At least 152 Iraqis dead in bombings

Coordinated attack on Shiites is bloodiest in Baghdad

November 24, 2006|By Louise Roug | Louise Roug,Los Angeles Times

BAGHDAD, Iraq -- A series of fiery suicide bombings killed at least 152 people and wounded 236 in the biggest single attack on Shiite Muslims in Baghdad since the 2003 U.S.-led invasion.

The explosions yesterday in Sadr City followed a highly coordinated militant assault on the Shiite-controlled Health Ministry complex and were met with almost immediate reprisal attacks in Sunni Arab neighborhoods that killed at least nine others.

Separate bombings and shootings killed 18 people in and around the capital, marking one of the bloodiest days in Iraq's sectarian war.

The sound of mortars and gunfire echoed throughout the night in the capital, where an open-ended curfew was put in place. The government closed the airport, and top clerics and political leaders appealed for calm.

Starting at 3 p.m., three suicide bombers blew up their cars at 15-minute intervals, incinerating commuters in cars and buses, shredding market stalls and streaking streets with blood, witnesses and police said. Bodies, some on fire, lay in the dust.

A couple of inches - and luck - separated life and death on that afternoon.

Saif Murtadha, 17, a falafel seller, was shielded from shrapnel by a car and escaped unscathed. A man standing near his cart was wounded by shrapnel, Murthadha said.

Wedding photographer Ali Hadid, 30, watched through the lens of his video camera as one of the bombs tore through a crowd of revelers, turning the nuptial celebration into a scene of death and despair. Hadid lost six friends in the bombing, he said.

Witnesses said the first bomb went off near a traffic control point and ignited a fuel truck that set off a chain-reaction as nearby cars erupted in flames.

"I felt it in my body more than in my ears," said Saad Umran, a 45-year-old grocery shop owner. "Many, many people died. The only thing we could do was cover the dead bodies with blankets."

Fifteen minutes later, he heard the second car bomb explode, less than a mile away. There, standing at a takeout restaurant, Naeem Jassim, 34, watched in horror as the explosion torched the flesh of bystanders, turning cars into burning wrecks. "Police and medics were in shock," he said. "They were looking at the dead people. They didn't know what to do or where to start."

At 3:35 p.m., the third explosion killed Shiites who had sought refuge from the civil war in a temporary housing complex.

After the third bombing, police sealed off entrances to Sadr City, and a fourth car bomb blew up outside its gates. A fifth apparently failed to detonate and was defused by authorities.

Doctors were overwhelmed by the carnage. At a local hospital, dozens of injured victims lay on the bloody floors, unattended. As space ran out in the hospital's morgue, workers loaded bodies into refrigerated trucks normally used to transport food.

At the Imam Ali hospital in Sadr City, at least 20 relatives and friends mourned the death of a Hussam Jassim, a 17-year-old grocery clerk.

"He was always making me laugh," said his cousin, Ali Khali. "I can't believe he is dead."

After the bombings, a couple of bystanders pulled a charred corpse from a smoldering bus as angry young men held their handguns and AK47s high, vowing revenge. Others, standing among smoking car wrecks, cursed American forces and the Iraqi government, saying they failed to provide security. Some had harsh words for the Sunnis.

"They are killing us to secure their chairs," one man yelled, referring to the Sunnis' bid for political power. "May Allah curse the Sunnis and Adnan Dulaimi," another said, referring to a leading Sunni politician.

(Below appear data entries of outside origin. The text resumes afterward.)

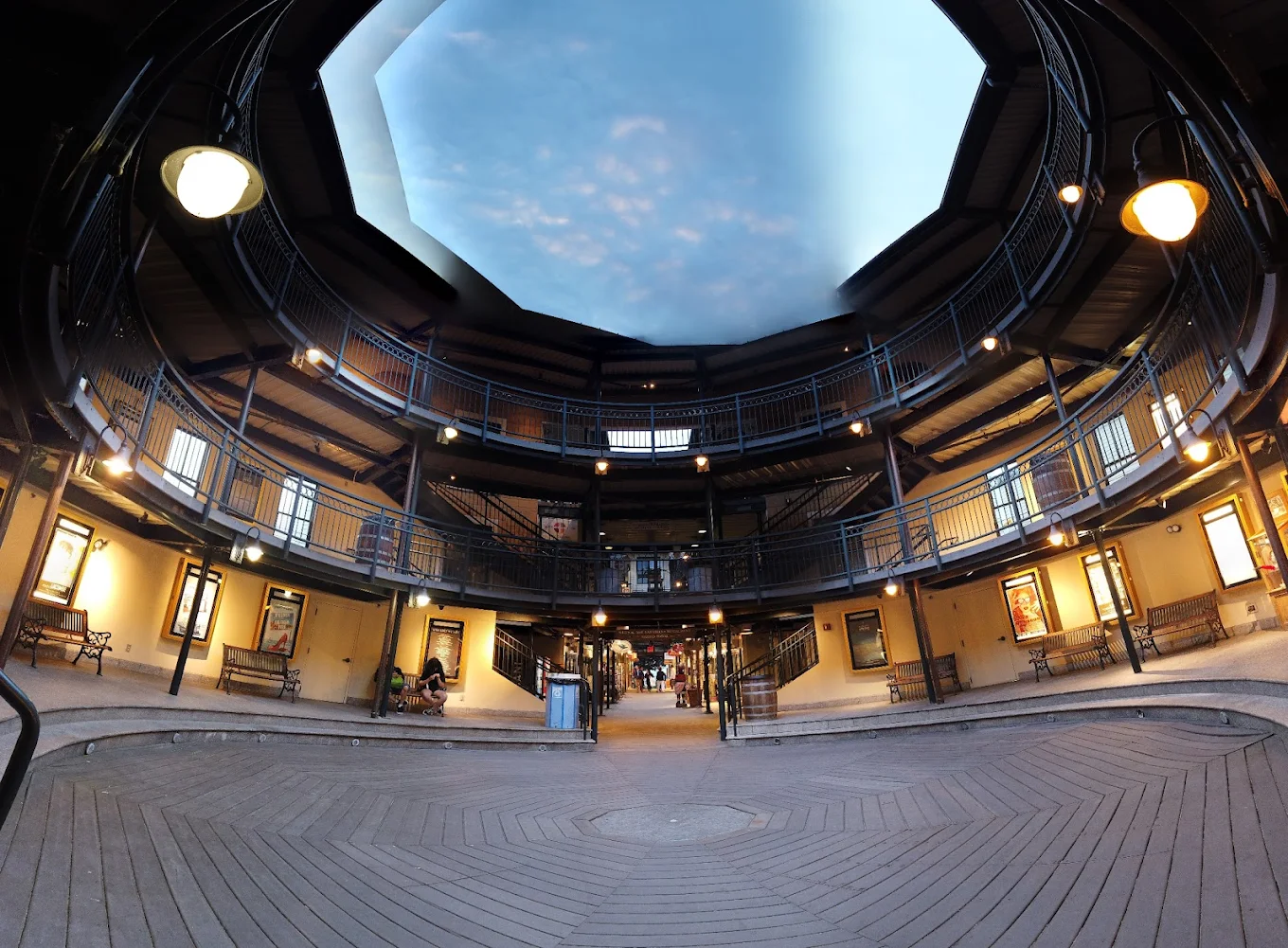 237 Commercial Provincetown MA 02657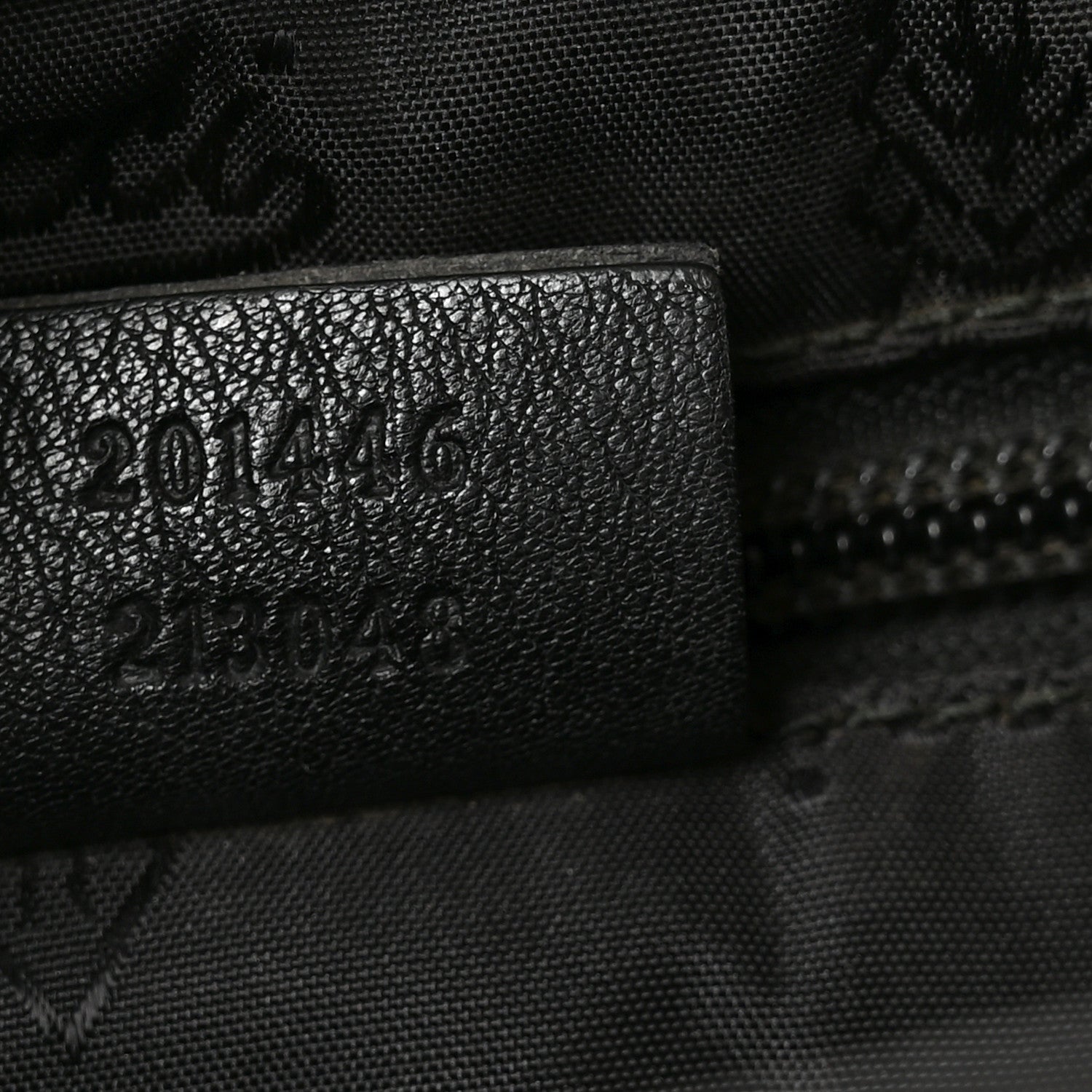 Gucci Guccissima Medium Flat Messenger Bag Black 7 of 10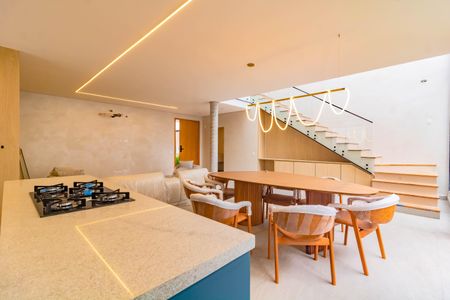 Casa de Condomínio para alugar com 4 quartos, 310m² em Jardim Prudência, São Paulo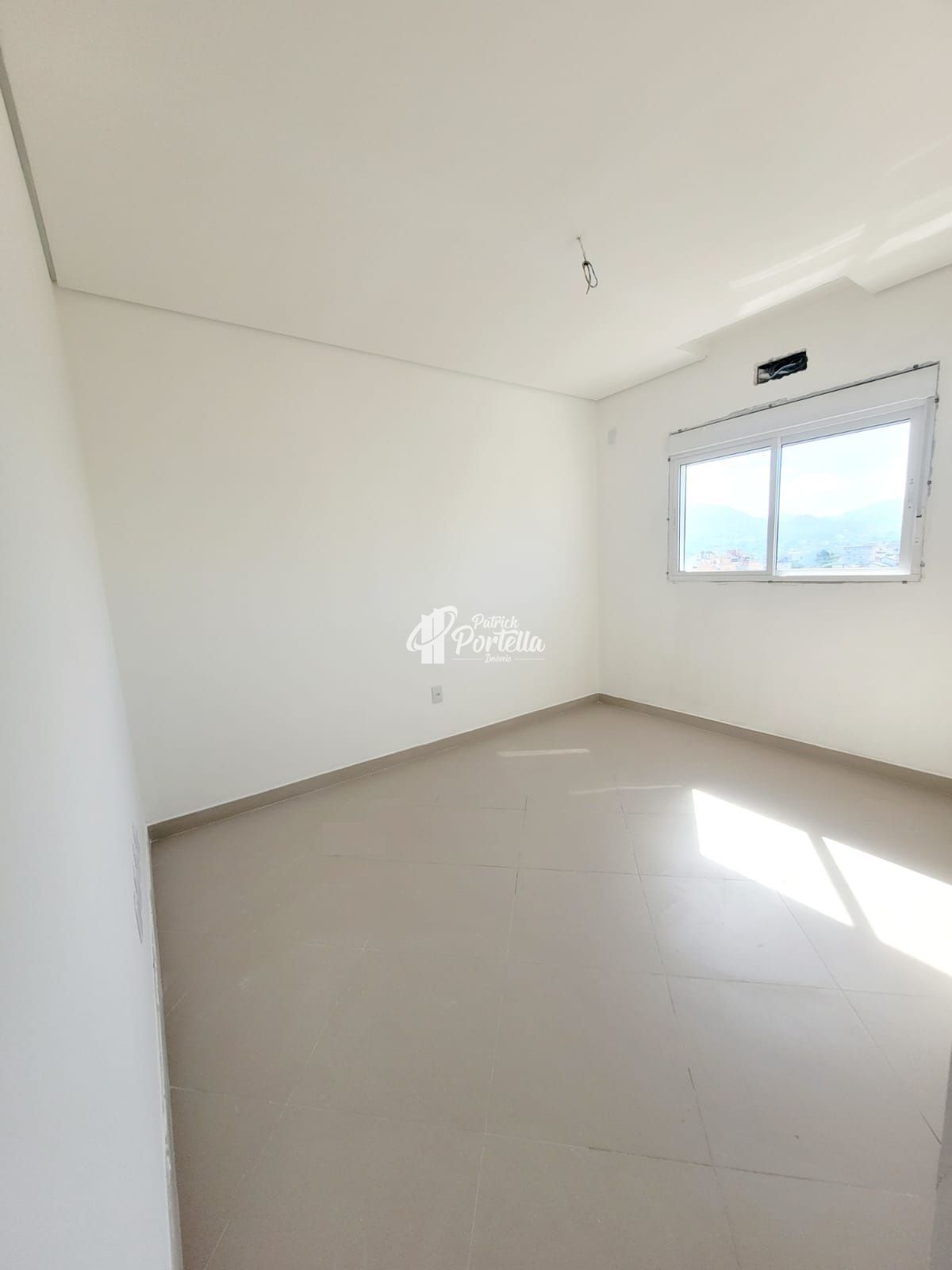 Apartamento à venda com 2 quartos, 76m² - Foto 11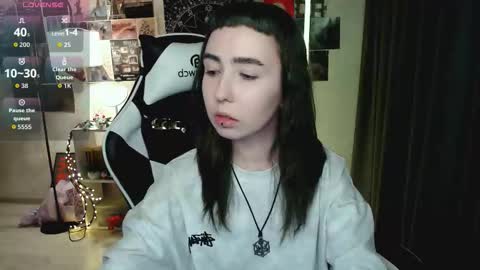 Snapshot of julscinamon chatting on 11.20.25 Baroness Von Cringe online show from 11.20.25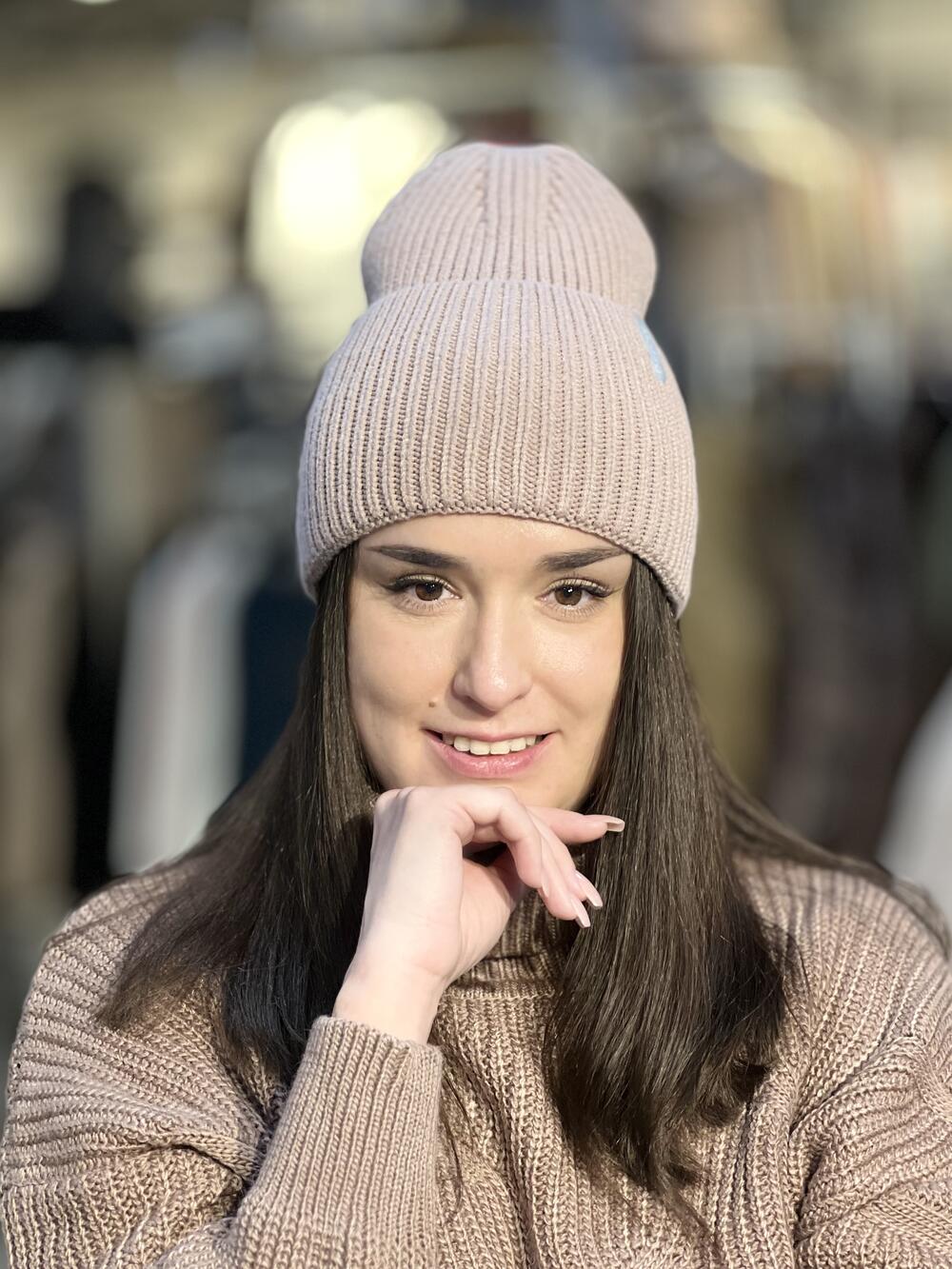 Шапка МОНО Malisa пудровий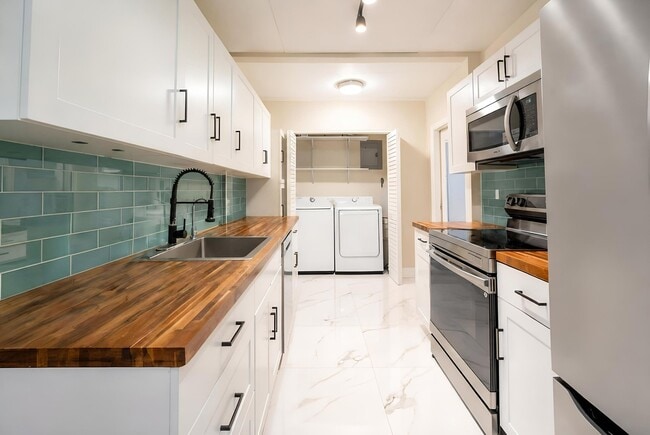 Foto del edificio - 1600 N 68th Ave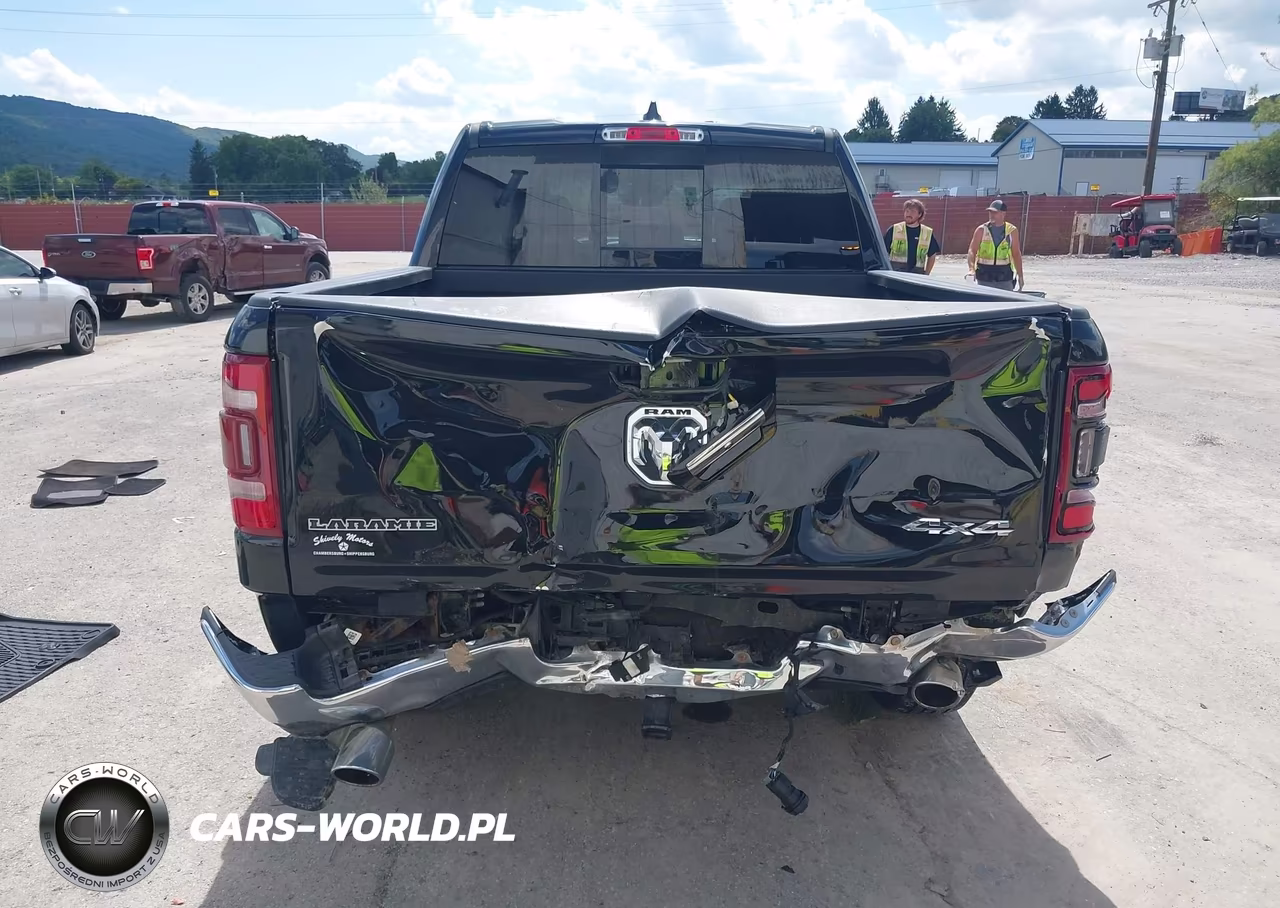 2022 Ram 1500 Laramie 4X4 5'7 Box VIN:1C6SRFJT3NN366126 - 17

Even Iraqis hardened by the relentless violence feared the scale of yesterday's attacks marked a turning point, much as the bombing of a Shiite mosque in Samarra earlier this year sparked rounds of sectarian killing.

"This is a huge escalation and a bad omen," said Jamal Samarra, a Sunni professor of political science at Mustansiriya University. "The situation provokes anxiety and fear. One must be careful, careful, careful."

The Iraqi Islamic Party, the biggest Sunni political party, said that after the Sadr City attacks, 17 mortars hit Sunni neighborhoods, two of them tearing a hole in the dome of Abu Hanifa mosque. It was unclear whether anyone was killed in those attacks. The Associated Press reported that mortar barrages in west Baghdad killed nine and wounded 21.

Appearing on national TV after the bombings, Prime Minister Nouri al-Maliki said he blamed politicians for provoking civil war: "We condemn these sectarian practices which aim to fragment the unity of the nation."

President Jalal Talabani, a Kurd, appeared on TV together with Sunni Vice President Tariq Hashimi and Abdulaziz Hakim, the leader of the largest Shiite bloc in parliament. "We appeal to everybody to show self-restraint," Hashimi read from a joint statement. Shiite clerics Ali Sistani and Muqtada al-Sadr, meanwhile, urged followers not to retaliate.